# Task:
Please set down, word for word, each line from the one containing "common name: plains zebra" through the final line of the records below, both included, and nothing else.

# Material provided:
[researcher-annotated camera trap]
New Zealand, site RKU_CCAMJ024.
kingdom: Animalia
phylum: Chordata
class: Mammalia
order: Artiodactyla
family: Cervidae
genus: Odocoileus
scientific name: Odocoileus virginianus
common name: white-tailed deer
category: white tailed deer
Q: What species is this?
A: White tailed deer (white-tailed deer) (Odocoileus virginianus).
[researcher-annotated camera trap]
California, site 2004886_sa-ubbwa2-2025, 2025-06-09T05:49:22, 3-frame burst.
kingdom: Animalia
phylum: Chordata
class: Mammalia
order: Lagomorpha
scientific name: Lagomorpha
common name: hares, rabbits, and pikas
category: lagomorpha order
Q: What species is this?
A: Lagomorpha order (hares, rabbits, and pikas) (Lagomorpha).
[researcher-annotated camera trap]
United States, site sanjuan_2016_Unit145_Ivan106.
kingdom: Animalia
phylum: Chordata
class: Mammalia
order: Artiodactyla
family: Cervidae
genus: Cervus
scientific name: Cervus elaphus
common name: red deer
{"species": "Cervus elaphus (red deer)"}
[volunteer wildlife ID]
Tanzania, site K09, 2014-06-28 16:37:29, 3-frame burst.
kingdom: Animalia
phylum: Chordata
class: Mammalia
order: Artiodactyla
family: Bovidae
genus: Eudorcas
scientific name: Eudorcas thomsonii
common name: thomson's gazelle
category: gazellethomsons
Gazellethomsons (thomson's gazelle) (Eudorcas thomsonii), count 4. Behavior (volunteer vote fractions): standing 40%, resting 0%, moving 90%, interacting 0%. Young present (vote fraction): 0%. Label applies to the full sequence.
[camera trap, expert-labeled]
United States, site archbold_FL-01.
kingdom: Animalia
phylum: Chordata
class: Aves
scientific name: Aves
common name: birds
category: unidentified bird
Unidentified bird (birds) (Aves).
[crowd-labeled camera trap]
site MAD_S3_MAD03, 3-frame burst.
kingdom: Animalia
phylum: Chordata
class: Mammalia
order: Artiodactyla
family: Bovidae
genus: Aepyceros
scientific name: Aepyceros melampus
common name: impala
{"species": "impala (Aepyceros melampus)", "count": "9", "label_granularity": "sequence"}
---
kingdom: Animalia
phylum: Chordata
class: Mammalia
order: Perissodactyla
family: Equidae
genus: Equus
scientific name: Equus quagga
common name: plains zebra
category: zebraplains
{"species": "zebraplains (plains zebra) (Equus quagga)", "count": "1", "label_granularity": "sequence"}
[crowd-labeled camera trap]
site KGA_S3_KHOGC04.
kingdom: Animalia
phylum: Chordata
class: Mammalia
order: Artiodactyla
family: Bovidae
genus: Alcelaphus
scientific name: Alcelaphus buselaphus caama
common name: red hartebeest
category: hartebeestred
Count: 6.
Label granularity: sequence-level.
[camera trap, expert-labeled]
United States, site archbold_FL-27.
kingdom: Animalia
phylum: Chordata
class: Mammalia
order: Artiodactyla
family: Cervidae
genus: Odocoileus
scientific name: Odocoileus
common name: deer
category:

# Task response:
common name: plains zebra
category: zebraplains
{"species": "zebraplains (plains zebra) (Equus quagga)", "count": "1", "label_granularity": "sequence"}
[crowd-labeled camera trap]
site KGA_S3_KHOGC04.
kingdom: Animalia
phylum: Chordata
class: Mammalia
order: Artiodactyla
family: Bovidae
genus: Alcelaphus
scientific name: Alcelaphus buselaphus caama
common name: red hartebeest
category: hartebeestred
Count: 6.
Label granularity: sequence-level.
[camera trap, expert-labeled]
United States, site archbold_FL-27.
kingdom: Animalia
phylum: Chordata
class: Mammalia
order: Artiodactyla
family: Cervidae
genus: Odocoileus
scientific name: Odocoileus
common name: deer
category:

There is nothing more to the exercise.